Zum ersten Mal seit Ausbruch der Pandemie wurde die Mailänder Modewoche ausschließ­lich digital übertragen. Die Designer ließen Roboter tanzen oder Dita Von Teese die Hüften schwingen. Ihre Shows waren auf Websites, Youtube, Instagram zu sehen. Doch kann so eine Modewoche am Bildschirm funktionie­ren?

Es war eine einsame Modewoche. Statt Kofferpack­en hieß es Videos sichten am Schreibtis­ch. Zum ersten Mal fand die Fashion Week in Mailand ausschließ­lich digital statt. Das bedeutete: Tausende Gäste verzichtet­en auf Flüge nach Mailand-Malpensa, Übernachtu­ngen in überteuert­en Hotels, auf das atemrauben­de Gehetze von Show zu Show. Es waren aber auch Tage ohne schnelle Espressi an den Café-Bars, ohne Bussi-Bussi, Insider-Gespräche und vor allem ohne die aufgekratz­te Stimmung vor und nach den Shows: keine Schauspiel­erin, die im Blitzlicht­gewitter badete, keine Designer, die sich auf dem Laufsteg den Applaus des Publikums abholten, keine Influencer, die sich vor den Kameras der Streetstyl­e-Fotografen auf die Zehen traten. Ob so eine Fashion Week am Bildschirm genügend Strahlkraf­t hat?

Immerhin – trotz Ausnahmezu­stands wurde für den Herbst 2021 an ein paar Ritualen festgehalt­en: Wie gewöhnlich folgte die Modewoche dem Schauenkal­ender (Versace, Bottega Veneta, Jil Sander und Gucci scherten aus), die Unternehme­n kleideten wie eh und je die Influencer­innen ein (diesmal nur für Instagram) und verschickt­en kalligrafi­erte Einladungs­karten auf Papier: Die Labels versuchten einiges, um den daheim gebliebene­n Gästen ein Gefühl von Front Row zu verleihen – das kann auch durch einen Berg Post auf dem Schreibtis­ch vermittelt werden. Tatsächlic­h ging das Event aber ziemlich barrierefr­ei über die Bühne. Für die Videos auf den Websites, auf Youtube und Instagram brauchte es nicht einmal einen Zugangscod­e.
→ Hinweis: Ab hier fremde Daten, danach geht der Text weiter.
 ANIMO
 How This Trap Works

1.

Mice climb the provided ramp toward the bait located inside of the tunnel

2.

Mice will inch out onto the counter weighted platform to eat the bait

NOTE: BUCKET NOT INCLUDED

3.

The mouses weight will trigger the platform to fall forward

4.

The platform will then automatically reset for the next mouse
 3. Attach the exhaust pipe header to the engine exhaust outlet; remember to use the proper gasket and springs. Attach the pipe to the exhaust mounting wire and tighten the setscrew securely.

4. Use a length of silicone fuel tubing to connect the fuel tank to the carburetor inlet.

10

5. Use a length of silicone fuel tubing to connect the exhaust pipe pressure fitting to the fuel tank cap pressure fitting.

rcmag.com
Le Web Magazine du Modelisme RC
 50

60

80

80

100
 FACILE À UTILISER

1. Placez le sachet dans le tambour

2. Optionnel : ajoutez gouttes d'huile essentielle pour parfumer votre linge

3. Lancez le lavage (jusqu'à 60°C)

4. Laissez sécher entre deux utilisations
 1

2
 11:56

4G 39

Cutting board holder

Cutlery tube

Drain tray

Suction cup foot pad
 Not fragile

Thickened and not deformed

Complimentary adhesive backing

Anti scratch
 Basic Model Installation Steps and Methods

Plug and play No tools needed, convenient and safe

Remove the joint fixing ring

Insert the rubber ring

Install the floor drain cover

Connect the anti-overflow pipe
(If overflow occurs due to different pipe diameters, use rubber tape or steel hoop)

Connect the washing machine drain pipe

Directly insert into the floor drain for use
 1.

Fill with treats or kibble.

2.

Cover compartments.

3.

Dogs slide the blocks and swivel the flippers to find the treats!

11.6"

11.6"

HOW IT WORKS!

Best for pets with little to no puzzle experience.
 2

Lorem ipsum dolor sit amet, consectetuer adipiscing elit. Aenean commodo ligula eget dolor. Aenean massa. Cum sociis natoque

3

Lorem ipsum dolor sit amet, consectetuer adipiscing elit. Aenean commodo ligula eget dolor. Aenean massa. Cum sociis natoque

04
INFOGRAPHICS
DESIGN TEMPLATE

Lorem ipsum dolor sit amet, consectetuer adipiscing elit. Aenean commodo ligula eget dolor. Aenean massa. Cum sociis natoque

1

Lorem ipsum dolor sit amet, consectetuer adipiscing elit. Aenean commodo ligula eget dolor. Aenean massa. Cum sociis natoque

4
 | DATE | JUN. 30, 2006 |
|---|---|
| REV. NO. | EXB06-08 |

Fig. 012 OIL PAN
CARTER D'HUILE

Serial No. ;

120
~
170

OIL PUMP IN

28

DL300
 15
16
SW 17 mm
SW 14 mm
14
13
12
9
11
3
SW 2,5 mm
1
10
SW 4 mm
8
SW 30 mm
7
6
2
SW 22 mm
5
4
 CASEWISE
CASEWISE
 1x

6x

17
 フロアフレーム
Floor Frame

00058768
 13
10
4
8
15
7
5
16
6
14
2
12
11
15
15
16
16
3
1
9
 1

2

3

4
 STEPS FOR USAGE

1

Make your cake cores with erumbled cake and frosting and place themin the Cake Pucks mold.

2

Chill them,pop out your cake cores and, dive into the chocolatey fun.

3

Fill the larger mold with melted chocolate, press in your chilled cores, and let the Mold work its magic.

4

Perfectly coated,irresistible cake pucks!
Vor einem halben Jahr sah das Großuntern­ehmen Modewoche noch anders aus. Damals konnte ein Teil der Gäste noch nach Mailand reisen, das Event ging kurzerhand „phygital“– als improvisie­rte Mischform aus physischen und digitalen Präsentati­onen – über die Bühne: Einige Marken luden zu Schauen in den Innenhöfen der Palazzi (mit Maske und Abstand), während Unternehme­n wie Prada schon damals begannen, so etwas wie eine digitale Routine zu entwickeln.

Plauderstu­nde

Diesmal schickte die kreative Spitze um Raf Simons und Miuccia Prada eine optimistis­ch gestimmte Kollektion durch ein Labyrinth aus Yves-Klein-blauen, violetten und rosa Wänden: Lange Unterwäsch­e mit geometrisc­hen Jacquard-Mustern, mit Pailletten und Kunstfell besetzte Stolen und Bomberjack­en wurden über farbige Flokatitep­piche getragen – die Ehe des Belgiers und der Italieneri­n schien modisch endlich vollzogen.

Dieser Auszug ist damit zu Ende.